Our dual Xeon LTSP server (it serves the boot images, NFS root, and
displays) was running at a load average of between 1.2 and 1.5 for most
of today - unusually high. I didn't even notice until the later
afternoon, since I (for once) wasn't running gkrellm. A user process had
gone runaway, attempting to start another process - resulting in about
200 forks/second and totally maxing out one CPU. I was able to quietly
kill it after the users had finished for the day. It promptly dropped
back to it's usual 0.1 (it doesn't go above 0.2 much even when all users
are quite active and there's a fair bit of mail flowing).
I would've had to leap to the rescue if this was a single processor box
(trust me - I had to do it a few times on the 1.5GHz Athlon we used
during testing)... which would've sucked if I wasn't here at the time.

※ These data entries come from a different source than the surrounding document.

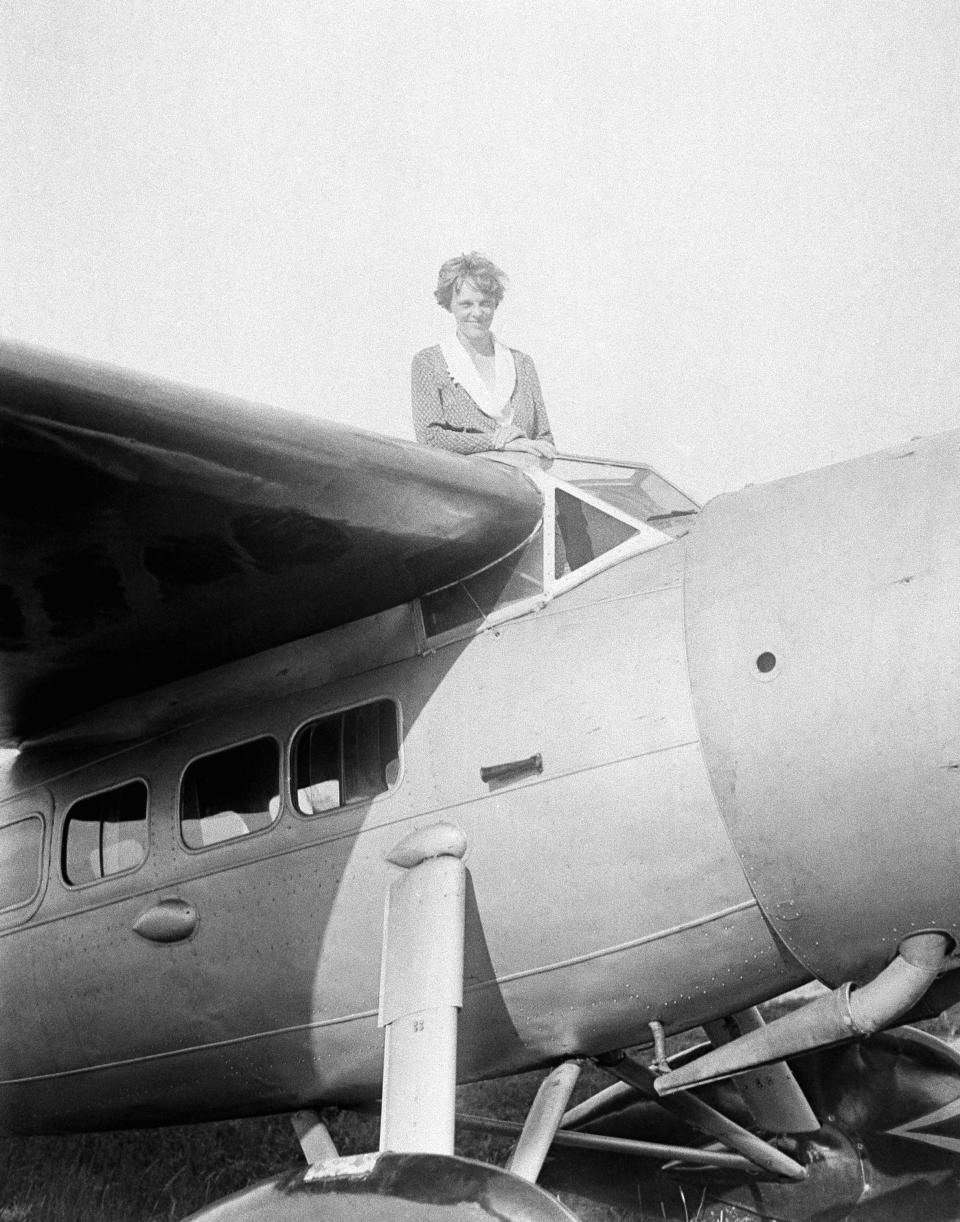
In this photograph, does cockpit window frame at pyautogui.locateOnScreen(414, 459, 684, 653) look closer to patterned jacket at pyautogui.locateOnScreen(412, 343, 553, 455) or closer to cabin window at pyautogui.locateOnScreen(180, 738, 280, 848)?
patterned jacket at pyautogui.locateOnScreen(412, 343, 553, 455)

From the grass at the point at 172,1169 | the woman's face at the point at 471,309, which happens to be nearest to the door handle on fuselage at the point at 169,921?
the grass at the point at 172,1169

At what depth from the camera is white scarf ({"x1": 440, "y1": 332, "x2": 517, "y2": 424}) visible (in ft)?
19.7

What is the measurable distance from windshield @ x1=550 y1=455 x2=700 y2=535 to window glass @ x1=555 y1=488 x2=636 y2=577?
0.11 metres

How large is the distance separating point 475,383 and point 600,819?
2.49 m

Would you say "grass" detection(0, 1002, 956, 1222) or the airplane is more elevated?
the airplane

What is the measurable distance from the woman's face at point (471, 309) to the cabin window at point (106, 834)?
2781mm

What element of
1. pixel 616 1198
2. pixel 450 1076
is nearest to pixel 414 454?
pixel 450 1076

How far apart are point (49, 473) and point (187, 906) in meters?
2.19

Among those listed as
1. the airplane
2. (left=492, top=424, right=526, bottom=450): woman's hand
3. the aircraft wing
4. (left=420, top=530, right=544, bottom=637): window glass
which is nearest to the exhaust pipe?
the airplane

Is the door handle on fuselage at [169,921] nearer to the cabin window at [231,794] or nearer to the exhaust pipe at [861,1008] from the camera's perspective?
the cabin window at [231,794]

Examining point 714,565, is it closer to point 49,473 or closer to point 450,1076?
point 450,1076

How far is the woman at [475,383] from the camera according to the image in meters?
5.78

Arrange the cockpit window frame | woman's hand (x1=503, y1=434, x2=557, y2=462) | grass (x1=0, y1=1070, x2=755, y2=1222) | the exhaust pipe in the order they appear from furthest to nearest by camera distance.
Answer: grass (x1=0, y1=1070, x2=755, y2=1222) → woman's hand (x1=503, y1=434, x2=557, y2=462) → the cockpit window frame → the exhaust pipe

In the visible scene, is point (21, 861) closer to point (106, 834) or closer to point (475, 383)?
point (106, 834)
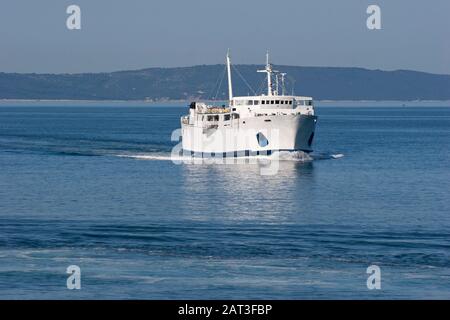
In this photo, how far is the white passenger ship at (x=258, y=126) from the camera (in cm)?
10394

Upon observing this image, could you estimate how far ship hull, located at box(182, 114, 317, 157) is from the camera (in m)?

The point is that if you're building any server for LTSP, no matter how
small the user base, I think you're likely to benefit a LOT from going
to at least a basic SMP system. It doesn't cost that much once you
factor in other hardware costs like RAID, and I've just had it bought
home to me today how much it benefits the system's ability to handle
high load and runaway processes. The responsiveness improvement is
amazing, too.
So ... if anybody has been considering whether dual processor is really
worthwhile in their servers, you have my strong advice to go for it.